## EXTRAIT SOURCE

____

Quelle que soit leur qualité, il faut reconnaître que les lois votées depuis 30 ans sont toutes passées à côté de cette question. En 1972 est introduit le principe de l’égalité de rémunération pour des travaux de valeur égale. La loi Roudy de 1983 crée les plans d’égalité professionnelle. En 2001, la loi Génisson ajoute l’obligation de négocier annuellement dans les entreprises. Fort bien. L’Europe a accompagné ce mouvement : dès 1976, une première directive européenne prône l’égalité de traitement entre les hommes et les femmes. Une révision de cette directive a été approuvée par le Parlement Européen en septembre 2002 : elle insiste sur l’information et les mesures à prendre pour améliorer l’égalité entre les hommes et les femmes dans l’entreprise. Encore mieux. Mais, au risque de déplaire, il convient de rappeler cette vérité : que les véritables inégalités ne disparaissent pas par décret, tout simplement parce qu’elles échappent à la loi. Elles se situent toujours à la lisière des espaces formalisés, dans les creux et les zones d’ombres. En l’occurrence, poser la question de l’égalité en entreprise n’a de sens que si l’on considère le temps des femmes dans toute son ampleur. On sort alors de la forme pour entrer dans l’informe, ce qui n’a ni règles, ni mesure. On quitte l’espace de la loi pour entrer dans celui de la société… et de l’économie.

____

## DONNÉES FOURNIES

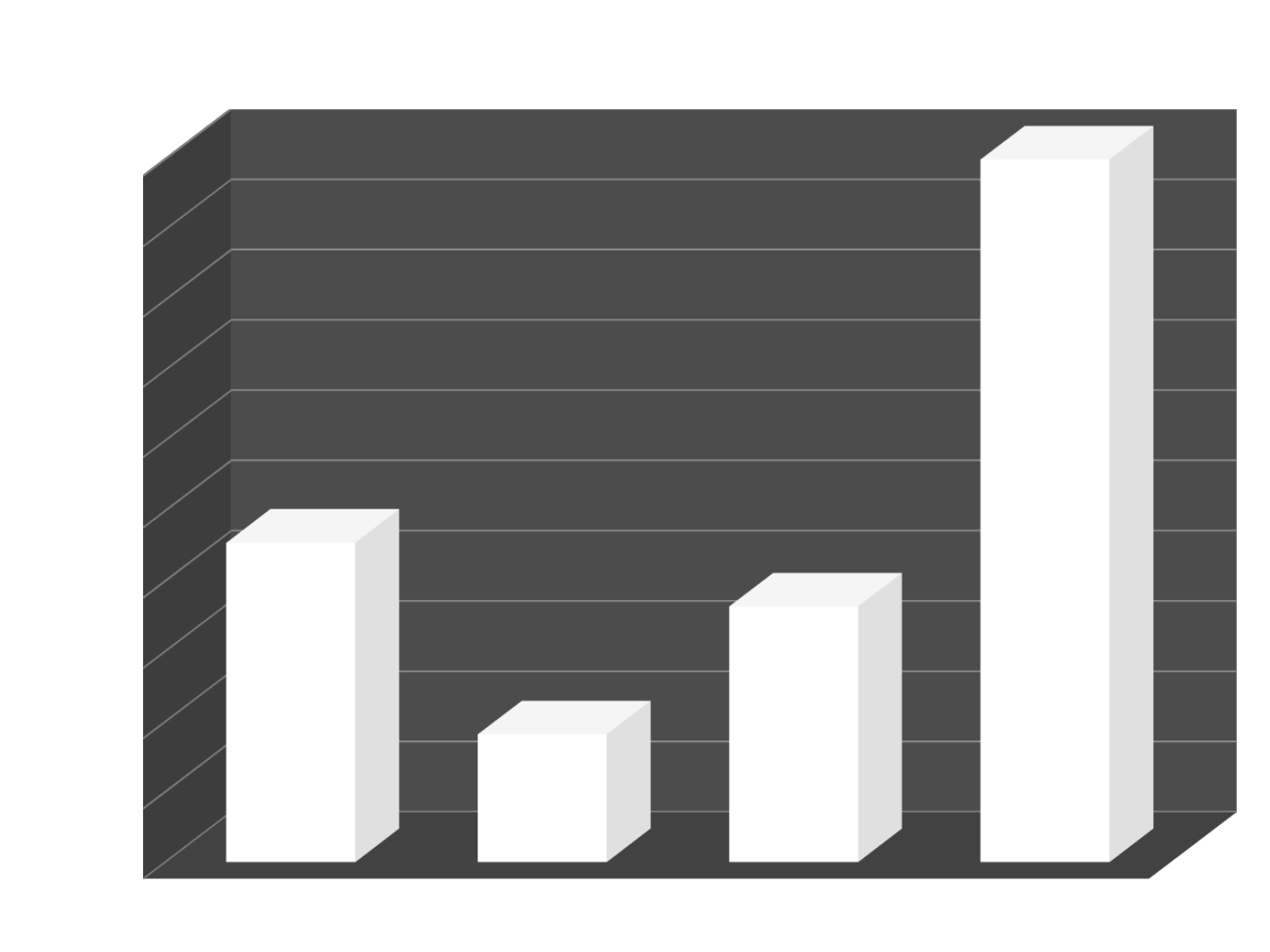
Which is taller, the third bar from the left or the second bar from the left? the third bar How many bars are plotted in the chart? 4 What colour are the bars in the chart? white Does the chart display a legend? no Which bar is the tallest in the chart, counting from the left? the fourth (rightmost) bar Do the bar heights rise steadily from left to right across the chart? no Which bar is the shortest in the chart, counting from the left? the second bar Which is taller, the first bar from the left or the third bar from the left? the first bar What kind of chart is shown on the slide? bar chart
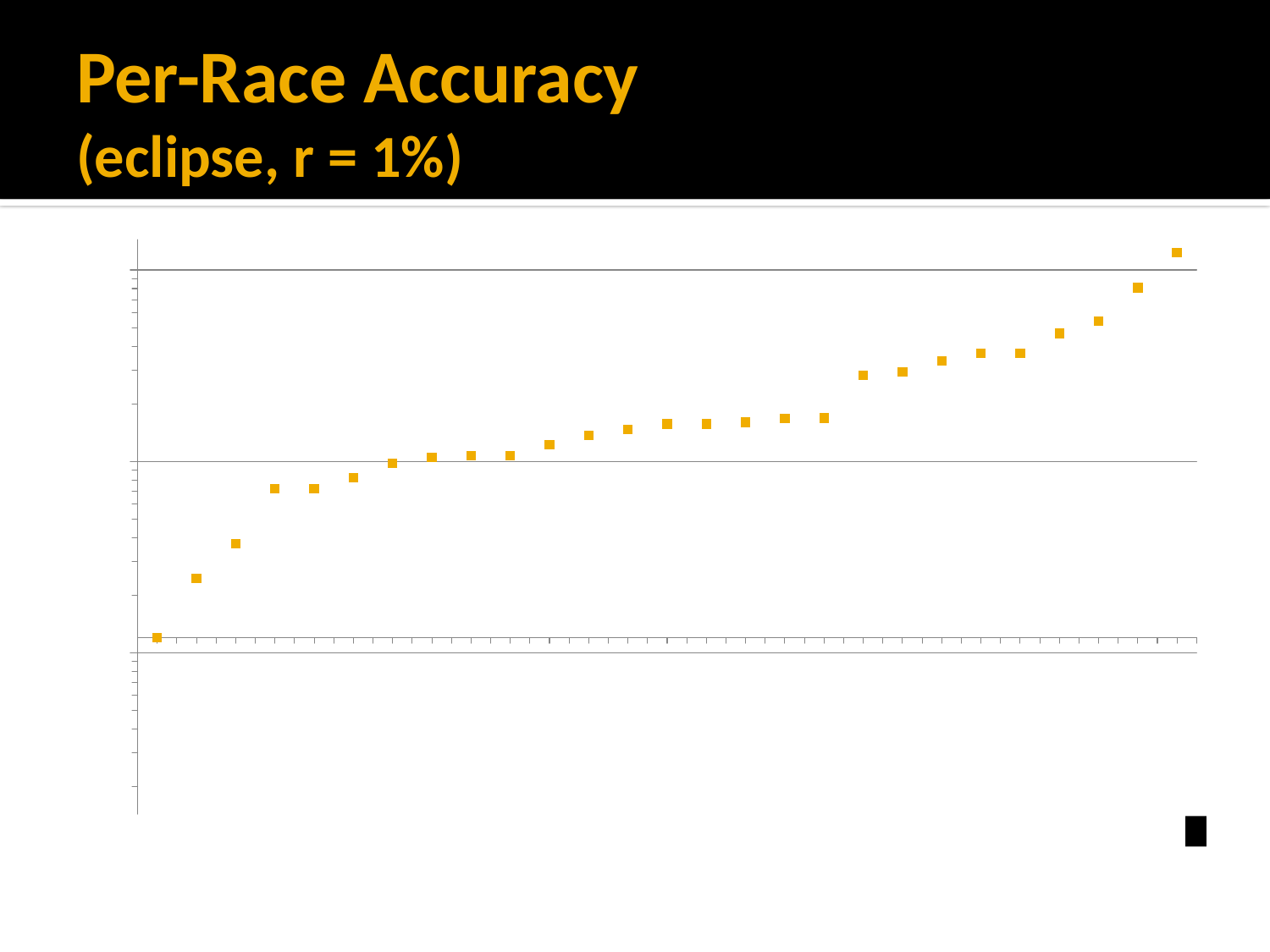
What is the title of the slide containing the chart? Per-Race Accuracy (eclipse, r = 1%) How many data points are plotted on the chart? 27 Do the plotted values rise or fall from left to right along the x axis? rise What kind of chart is shown on the slide? scatter chart What colour are the plotted markers on the chart? orange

____

## ÉNONCÉ DE LA TÂCHE
Condensez sous forme de liste le paragraphe de l'extrait source qui débute par « Quelle que soit leur qualité », en gardant ses faits essentiels.

## CORRIGÉ PROPOSÉ
- Constat : les lois votées depuis 30 ans sont toutes passées à côté de la question.
- 1972 : principe de l'égalité de rémunération pour des travaux de valeur égale.
- 1983 : la loi Roudy crée les plans d'égalité professionnelle.
- 2001 : la loi Génisson impose une négociation annuelle dans les entreprises.
- 1976 : une première directive européenne prône l'égalité de traitement entre hommes et femmes.
- Septembre 2002 : le Parlement européen approuve une révision de cette directive, centrée sur l'information et les mesures visant à améliorer l'égalité dans l'entreprise.
- Limite : les véritables inégalités échappent à la loi et ne disparaissent pas par décret. Elles se logent dans les creux et les zones d'ombre.
- Conséquence : l'égalité en entreprise n'a de sens que si l'on considère le temps des femmes dans toute son ampleur. On passe alors de l'espace de la loi à celui de la société et de l'économie.